Thursday, April 12, 2012

Piracy is not the sincerest form of flattery (or: quit stealing our stuff)

Plagiarism, n.: an act or instance of using or closely imitating the language and thoughts of another author without authorization and the representation of that author's work as one's own, as by not crediting the original author. (From: dictionary.com)

The above is an example of how one properly attributes work created by another. This straight forward action is something one is typically taught in high school English class.

Yet for the second time in less than a year, a local newspaper has plagiarized work from this blog. Last June, the Glens Falls Chronicle ripped off a Mark Wilson contribution regarding the Post-Star.When confronted, the weekly's boss Mark Frost agreed to credit Wilson.

Last week, Denton Publications (which publishes the Adirondack Journal and several other hyperlocal weeklies) did the exact same thing.

On March 29, Wilson published this piece breaking the news about the Glens Falls' dailies culling of editorial staff.

On April 3, a source made me aware of this online article from Denton that looked astonishingly similar to Wilson's piece... except for one key attribute: Wilson's name. The print edition ran the same article.

To make matters worse, The Chronicle ran a piece by Mark Frost entirely based on (unattributed) Denton's article, unwittingly echoing the fiction that it was their work. In an email, Frost said he didn't know Wilson had anything to do with it (which surely would've been true if he only read the print edition or not seen the updated online piece) and that he'd run a clarification as well.

(Update: today's edition of The Chronicle does NOT appear to have the promised clarification)

After much wrangling, Denton finally agreed to properly attribute its online article. In an email, Denton's Thom Randall assured me a correction would run in the print edition as well.

The policy of this blog is stated very clearly on the main page: Essays are available for re-print only with the explicit permission of the publisher. Contact mofycbsj @ yahoo.com 

Excerpts of blog posts can be used, but they *must*, with no exceptions, contain proper attribution. Proper attribution consists of the author (by default: me, Brian, except where indicated otherwise) and the name and URL of this blog (Musings of a (Fairly) Young Contrarian: mofyc.blogspot.com)

What's most interesting is this. Both Frost and Randall accepted to give attribution, but only once they were confronted. Were these honest mistakes or did they think they wouldn't get caught? Only they can answer.


Regardless, these incidents of piracy represent black eyes for the sort of local, independent journalism many want.
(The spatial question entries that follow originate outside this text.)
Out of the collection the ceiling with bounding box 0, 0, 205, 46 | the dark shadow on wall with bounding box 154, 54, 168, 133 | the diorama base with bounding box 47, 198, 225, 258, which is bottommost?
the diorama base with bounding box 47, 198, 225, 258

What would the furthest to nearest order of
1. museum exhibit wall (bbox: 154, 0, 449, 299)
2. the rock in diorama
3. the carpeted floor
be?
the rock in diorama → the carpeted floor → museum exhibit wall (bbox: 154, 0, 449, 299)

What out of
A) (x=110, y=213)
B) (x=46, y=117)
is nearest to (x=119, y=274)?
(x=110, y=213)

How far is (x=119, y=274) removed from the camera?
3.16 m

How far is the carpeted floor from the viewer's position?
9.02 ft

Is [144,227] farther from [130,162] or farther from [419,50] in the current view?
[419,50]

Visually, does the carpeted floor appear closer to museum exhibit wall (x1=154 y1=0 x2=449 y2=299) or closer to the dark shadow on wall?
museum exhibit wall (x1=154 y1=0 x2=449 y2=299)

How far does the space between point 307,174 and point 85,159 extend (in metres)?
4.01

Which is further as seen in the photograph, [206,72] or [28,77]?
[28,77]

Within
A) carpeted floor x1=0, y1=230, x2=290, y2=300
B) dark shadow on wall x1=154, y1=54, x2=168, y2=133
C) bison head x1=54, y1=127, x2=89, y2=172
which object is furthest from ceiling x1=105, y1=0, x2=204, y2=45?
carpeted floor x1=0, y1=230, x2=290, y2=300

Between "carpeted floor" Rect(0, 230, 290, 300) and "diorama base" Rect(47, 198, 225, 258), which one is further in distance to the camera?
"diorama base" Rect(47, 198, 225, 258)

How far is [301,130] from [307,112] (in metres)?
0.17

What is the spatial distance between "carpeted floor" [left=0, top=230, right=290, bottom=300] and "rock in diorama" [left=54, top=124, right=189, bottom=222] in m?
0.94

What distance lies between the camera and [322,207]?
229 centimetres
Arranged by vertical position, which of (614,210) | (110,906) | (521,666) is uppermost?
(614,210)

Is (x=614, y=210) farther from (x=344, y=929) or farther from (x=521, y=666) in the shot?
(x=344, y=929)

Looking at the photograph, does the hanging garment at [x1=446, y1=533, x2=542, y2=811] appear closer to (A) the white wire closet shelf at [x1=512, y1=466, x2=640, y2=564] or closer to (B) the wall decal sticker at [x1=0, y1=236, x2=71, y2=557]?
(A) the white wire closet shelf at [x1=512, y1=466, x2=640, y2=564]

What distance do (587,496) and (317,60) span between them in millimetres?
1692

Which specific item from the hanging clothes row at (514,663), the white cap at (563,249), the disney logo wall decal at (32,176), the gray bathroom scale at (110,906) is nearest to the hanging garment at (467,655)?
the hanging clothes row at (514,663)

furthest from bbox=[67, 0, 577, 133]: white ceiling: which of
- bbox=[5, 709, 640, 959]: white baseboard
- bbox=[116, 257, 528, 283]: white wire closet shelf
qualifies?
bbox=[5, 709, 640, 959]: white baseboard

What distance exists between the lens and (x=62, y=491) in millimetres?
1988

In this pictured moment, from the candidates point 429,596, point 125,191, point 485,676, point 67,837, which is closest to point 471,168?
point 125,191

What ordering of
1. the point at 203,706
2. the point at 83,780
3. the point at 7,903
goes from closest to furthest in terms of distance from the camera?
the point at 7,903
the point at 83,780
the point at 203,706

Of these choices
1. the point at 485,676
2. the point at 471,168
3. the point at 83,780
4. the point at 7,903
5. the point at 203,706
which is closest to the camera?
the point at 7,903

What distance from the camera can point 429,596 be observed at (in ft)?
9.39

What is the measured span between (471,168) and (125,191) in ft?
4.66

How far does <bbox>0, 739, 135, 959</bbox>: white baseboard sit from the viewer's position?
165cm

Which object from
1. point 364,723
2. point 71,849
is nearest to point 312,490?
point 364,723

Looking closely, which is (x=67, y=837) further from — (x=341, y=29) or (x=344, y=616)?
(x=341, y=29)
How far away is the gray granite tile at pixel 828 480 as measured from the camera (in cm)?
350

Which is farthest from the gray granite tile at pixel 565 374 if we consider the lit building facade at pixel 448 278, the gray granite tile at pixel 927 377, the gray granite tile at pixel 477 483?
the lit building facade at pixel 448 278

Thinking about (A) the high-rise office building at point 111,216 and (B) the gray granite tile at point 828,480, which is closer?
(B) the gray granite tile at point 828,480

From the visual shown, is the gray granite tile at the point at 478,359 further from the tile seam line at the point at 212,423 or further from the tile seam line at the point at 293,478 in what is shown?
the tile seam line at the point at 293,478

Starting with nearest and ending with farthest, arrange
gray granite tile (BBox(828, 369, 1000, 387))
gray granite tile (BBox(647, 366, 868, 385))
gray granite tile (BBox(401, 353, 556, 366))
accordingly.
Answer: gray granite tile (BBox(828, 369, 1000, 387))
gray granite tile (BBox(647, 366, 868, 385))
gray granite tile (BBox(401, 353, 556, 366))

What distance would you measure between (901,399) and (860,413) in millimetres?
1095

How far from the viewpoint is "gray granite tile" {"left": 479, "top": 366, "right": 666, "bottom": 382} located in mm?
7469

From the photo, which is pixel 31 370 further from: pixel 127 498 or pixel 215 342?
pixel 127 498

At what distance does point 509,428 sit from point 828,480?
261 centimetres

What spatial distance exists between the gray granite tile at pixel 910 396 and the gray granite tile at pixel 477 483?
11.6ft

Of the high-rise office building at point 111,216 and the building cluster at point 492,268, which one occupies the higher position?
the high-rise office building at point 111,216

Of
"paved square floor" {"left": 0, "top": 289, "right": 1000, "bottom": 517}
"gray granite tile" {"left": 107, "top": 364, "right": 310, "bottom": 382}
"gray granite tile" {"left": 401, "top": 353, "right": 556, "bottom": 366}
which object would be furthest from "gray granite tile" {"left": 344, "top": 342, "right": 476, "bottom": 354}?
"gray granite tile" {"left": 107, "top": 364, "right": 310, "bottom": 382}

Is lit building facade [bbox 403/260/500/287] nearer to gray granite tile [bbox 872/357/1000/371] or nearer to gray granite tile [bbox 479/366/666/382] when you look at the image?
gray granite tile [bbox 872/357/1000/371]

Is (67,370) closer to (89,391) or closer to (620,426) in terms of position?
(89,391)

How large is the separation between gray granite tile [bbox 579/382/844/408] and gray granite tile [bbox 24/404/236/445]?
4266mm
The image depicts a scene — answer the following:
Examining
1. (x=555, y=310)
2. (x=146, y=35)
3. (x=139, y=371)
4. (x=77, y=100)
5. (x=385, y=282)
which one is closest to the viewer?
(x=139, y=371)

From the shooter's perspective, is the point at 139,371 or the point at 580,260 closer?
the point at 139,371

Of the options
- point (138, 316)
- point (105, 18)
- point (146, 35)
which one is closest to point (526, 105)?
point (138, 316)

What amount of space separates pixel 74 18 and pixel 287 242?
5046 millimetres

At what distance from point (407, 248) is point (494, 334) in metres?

It's ironic: on the public media programs about journalism, a common complaint is about bloggers  stealing stuff from newspapers and other mainstream media outlets. They never talk much about newspapers stealing stuff from blogs. I'm starting to suspect it happens more often than most people realize... or care to admit.

Also see: a prominent regional writer and author recounts his experiences of newspapers trying to steal his stuff.

2 comments:

Mark Wilson said...

Regarding that last point. I suggest there's an interesting (troubling) dynamic at play here. It goes something like this:
1. God created blogs—2. Blogs started piggybacking on newspaper content, embellishing it with analysis and opinion—3. Eyeballs (and eventually advertisers) started rolling over to blogs, away from newspapers—4. Newspapers, strapped for revenue, started cutting reporters and other content providers—5. Content providers rolled over to blogs—6. Newspapers started getting stories from blogs.

An oversimplification, to be sure (and I don't believe step 1 is necessarily true), but that's the general dynamic.

@adktrailhead said...

It's unprovable of course, but there are local news that maniacally follow my links so they know which memes they need to write about. I can't really complain though, like Drudge, I just point and do almost no work.